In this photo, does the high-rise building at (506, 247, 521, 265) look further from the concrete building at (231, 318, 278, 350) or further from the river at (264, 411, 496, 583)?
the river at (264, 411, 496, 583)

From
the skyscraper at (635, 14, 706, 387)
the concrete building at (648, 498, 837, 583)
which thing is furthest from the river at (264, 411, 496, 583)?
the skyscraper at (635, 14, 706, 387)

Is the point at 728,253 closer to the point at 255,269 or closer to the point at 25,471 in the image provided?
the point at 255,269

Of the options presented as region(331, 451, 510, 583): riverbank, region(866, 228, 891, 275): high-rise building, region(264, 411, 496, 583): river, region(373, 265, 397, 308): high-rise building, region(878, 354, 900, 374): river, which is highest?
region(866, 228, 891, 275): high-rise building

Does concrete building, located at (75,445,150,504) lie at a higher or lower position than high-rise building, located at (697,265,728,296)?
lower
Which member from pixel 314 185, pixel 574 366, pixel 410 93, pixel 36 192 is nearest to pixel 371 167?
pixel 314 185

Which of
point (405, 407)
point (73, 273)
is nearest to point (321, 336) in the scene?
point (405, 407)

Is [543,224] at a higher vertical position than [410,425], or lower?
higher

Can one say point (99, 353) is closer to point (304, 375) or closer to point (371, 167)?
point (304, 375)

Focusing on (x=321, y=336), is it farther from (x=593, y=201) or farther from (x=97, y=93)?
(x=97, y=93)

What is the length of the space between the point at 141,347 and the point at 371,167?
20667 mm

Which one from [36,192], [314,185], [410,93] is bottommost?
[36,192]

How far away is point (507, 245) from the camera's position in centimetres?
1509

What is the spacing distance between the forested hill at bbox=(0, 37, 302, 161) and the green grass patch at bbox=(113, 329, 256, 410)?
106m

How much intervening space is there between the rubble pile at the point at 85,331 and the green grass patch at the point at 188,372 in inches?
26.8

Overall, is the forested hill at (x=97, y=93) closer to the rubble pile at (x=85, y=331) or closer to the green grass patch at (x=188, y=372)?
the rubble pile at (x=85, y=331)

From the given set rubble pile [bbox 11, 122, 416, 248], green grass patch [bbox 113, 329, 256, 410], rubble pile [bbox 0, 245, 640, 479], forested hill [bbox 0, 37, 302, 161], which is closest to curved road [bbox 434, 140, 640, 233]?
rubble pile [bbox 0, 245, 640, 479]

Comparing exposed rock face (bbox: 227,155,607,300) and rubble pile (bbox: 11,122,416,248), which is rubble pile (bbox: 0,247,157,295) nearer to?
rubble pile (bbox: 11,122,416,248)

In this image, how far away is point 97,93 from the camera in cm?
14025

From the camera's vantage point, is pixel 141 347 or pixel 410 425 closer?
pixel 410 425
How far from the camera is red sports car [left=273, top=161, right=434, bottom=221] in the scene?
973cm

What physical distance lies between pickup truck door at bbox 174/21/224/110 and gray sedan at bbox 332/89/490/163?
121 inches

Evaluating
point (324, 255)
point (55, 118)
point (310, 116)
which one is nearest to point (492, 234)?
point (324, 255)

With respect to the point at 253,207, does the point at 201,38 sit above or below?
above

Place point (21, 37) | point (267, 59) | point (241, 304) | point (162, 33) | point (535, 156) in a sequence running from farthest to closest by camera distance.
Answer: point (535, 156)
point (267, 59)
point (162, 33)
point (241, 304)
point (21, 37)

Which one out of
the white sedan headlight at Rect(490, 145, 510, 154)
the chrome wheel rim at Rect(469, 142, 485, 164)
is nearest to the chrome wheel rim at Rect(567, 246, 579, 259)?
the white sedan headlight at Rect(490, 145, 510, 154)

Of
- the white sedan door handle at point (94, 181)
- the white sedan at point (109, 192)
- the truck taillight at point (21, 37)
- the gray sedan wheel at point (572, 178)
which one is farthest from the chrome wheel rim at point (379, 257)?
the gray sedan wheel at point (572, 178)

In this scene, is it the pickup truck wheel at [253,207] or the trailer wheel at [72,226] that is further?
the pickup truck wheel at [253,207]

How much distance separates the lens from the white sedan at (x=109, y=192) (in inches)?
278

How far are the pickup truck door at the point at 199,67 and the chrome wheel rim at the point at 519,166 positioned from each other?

- Brief: Rewrite the lines from the one containing "With respect to" through the last line, putting "silver wheel rim" wherever "chrome wheel rim" appears and leaving everything else unchanged.

- Exercise result:
With respect to the point at 253,207, does the point at 201,38 sit above or below?
above

Place point (21, 37) | point (267, 59) | point (241, 304) | point (162, 33) | point (535, 156) in a sequence running from farthest to closest by camera distance.
Answer: point (535, 156)
point (267, 59)
point (162, 33)
point (241, 304)
point (21, 37)

Which one out of
the white sedan headlight at Rect(490, 145, 510, 154)
the silver wheel rim at Rect(469, 142, 485, 164)
is nearest to the silver wheel rim at Rect(567, 246, 579, 259)?
the white sedan headlight at Rect(490, 145, 510, 154)

Of
- the white sedan door handle at point (94, 181)
- the white sedan at point (109, 192)
- the truck taillight at point (21, 37)
- the gray sedan wheel at point (572, 178)
which one is farthest from the silver wheel rim at point (379, 257)?
the gray sedan wheel at point (572, 178)

In this scene, is it the pickup truck wheel at [253,207] or the trailer wheel at [72,226] that is further?
the pickup truck wheel at [253,207]

How much distance separates the lens from the white sedan at (x=109, y=192) (in inches)?
278

How far are the pickup truck door at the point at 199,67 and the silver wheel rim at the point at 519,166 positioned from each other?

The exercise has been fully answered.